Entries drawn from a collection:
------------------------------------------------------------

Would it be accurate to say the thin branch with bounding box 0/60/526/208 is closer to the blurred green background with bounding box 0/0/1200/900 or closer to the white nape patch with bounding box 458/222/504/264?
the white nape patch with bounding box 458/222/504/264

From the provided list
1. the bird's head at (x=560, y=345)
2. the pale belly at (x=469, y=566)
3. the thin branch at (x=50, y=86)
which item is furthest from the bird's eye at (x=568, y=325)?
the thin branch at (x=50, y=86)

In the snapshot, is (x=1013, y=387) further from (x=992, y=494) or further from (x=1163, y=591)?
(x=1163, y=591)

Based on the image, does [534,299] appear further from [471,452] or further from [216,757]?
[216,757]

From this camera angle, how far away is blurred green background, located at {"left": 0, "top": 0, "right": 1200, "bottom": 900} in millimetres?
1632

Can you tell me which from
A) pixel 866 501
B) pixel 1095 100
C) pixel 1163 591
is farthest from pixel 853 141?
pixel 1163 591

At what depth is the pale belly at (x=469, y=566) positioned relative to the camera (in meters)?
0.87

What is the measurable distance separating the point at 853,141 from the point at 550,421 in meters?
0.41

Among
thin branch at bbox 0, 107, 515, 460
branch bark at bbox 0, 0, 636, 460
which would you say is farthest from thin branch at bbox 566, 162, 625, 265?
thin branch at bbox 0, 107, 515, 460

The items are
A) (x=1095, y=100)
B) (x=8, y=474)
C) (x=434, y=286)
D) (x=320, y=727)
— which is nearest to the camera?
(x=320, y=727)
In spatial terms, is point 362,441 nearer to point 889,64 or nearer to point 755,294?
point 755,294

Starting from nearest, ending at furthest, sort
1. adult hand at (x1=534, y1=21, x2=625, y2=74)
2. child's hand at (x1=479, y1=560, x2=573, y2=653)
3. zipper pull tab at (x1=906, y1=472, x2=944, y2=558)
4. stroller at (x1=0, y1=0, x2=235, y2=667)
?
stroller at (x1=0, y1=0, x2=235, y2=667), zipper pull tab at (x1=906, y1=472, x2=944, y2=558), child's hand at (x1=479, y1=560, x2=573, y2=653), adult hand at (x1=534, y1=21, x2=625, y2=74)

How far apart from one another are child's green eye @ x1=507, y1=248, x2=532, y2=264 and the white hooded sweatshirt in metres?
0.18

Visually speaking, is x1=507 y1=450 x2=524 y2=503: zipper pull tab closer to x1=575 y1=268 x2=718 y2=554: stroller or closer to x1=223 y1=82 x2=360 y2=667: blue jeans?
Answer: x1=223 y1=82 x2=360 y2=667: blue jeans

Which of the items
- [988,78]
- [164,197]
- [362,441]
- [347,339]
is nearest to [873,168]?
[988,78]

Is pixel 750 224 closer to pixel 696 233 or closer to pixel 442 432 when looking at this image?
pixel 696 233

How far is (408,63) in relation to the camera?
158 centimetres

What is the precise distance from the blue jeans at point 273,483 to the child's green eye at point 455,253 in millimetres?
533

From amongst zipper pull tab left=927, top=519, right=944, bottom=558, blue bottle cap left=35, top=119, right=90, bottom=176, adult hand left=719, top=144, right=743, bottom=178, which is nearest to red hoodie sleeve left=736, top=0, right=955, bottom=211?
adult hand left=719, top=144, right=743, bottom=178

------------------------------------------------------------

**Your task**
Reproduce all of the data above word for word, keeping every line in its original order.

**Output for this task**
Would it be accurate to say the thin branch with bounding box 0/60/526/208 is closer to the blurred green background with bounding box 0/0/1200/900 or closer to the white nape patch with bounding box 458/222/504/264?
the white nape patch with bounding box 458/222/504/264

From the provided list
1. the bird's head at (x=560, y=345)
2. the pale belly at (x=469, y=566)
3. the thin branch at (x=50, y=86)
which item is furthest from the bird's eye at (x=568, y=325)?
the thin branch at (x=50, y=86)

In the snapshot, is (x=1013, y=387) further from (x=992, y=494) or further from (x=1163, y=591)?
(x=1163, y=591)

Based on the image, does [534,299] appear further from [471,452] or further from [216,757]?
[216,757]

From this camera angle, how far away is blurred green background, located at {"left": 0, "top": 0, "right": 1200, "bottom": 900} in millimetres?
1632

Can you tell me which from
A) pixel 866 501
B) pixel 1095 100
C) pixel 1163 591
is farthest from pixel 853 141?
pixel 1163 591

At what depth is the pale belly at (x=469, y=566) positioned relative to the camera (in meters)?
0.87

What is the measurable distance separating the point at 853,141 from the point at 550,421 in meters?
0.41

Among
thin branch at bbox 0, 107, 515, 460
branch bark at bbox 0, 0, 636, 460
which would you say is farthest from thin branch at bbox 566, 162, 625, 265?
thin branch at bbox 0, 107, 515, 460

The items are
A) (x=1095, y=100)
B) (x=8, y=474)
C) (x=434, y=286)
D) (x=320, y=727)
— which is nearest to the camera?
(x=320, y=727)
In spatial terms, is point 362,441 nearer to point 889,64 or nearer to point 755,294?
point 755,294

Starting from nearest, ending at furthest, sort
1. adult hand at (x1=534, y1=21, x2=625, y2=74)
2. child's hand at (x1=479, y1=560, x2=573, y2=653)
3. zipper pull tab at (x1=906, y1=472, x2=944, y2=558)
4. stroller at (x1=0, y1=0, x2=235, y2=667)
?
stroller at (x1=0, y1=0, x2=235, y2=667), zipper pull tab at (x1=906, y1=472, x2=944, y2=558), child's hand at (x1=479, y1=560, x2=573, y2=653), adult hand at (x1=534, y1=21, x2=625, y2=74)

How far apart from one another are child's green eye @ x1=507, y1=248, x2=532, y2=264 and the white hooded sweatshirt in metres?
0.18

Visually speaking, is x1=507 y1=450 x2=524 y2=503: zipper pull tab closer to x1=575 y1=268 x2=718 y2=554: stroller or closer to x1=223 y1=82 x2=360 y2=667: blue jeans?
Answer: x1=223 y1=82 x2=360 y2=667: blue jeans

Which of the items
- [988,78]
- [164,197]
- [362,441]
- [347,339]
is nearest to [873,168]?
[988,78]

Is pixel 750 224 closer to pixel 696 233 or closer to pixel 442 432 when looking at this image?
pixel 696 233

How far is (408,63) in relation to the camera?
158 centimetres

What is the precise distance from the blue jeans at point 273,483 to the child's green eye at point 455,253 in millimetres?
533

From amongst zipper pull tab left=927, top=519, right=944, bottom=558, blue bottle cap left=35, top=119, right=90, bottom=176, adult hand left=719, top=144, right=743, bottom=178, which is nearest to red hoodie sleeve left=736, top=0, right=955, bottom=211?
adult hand left=719, top=144, right=743, bottom=178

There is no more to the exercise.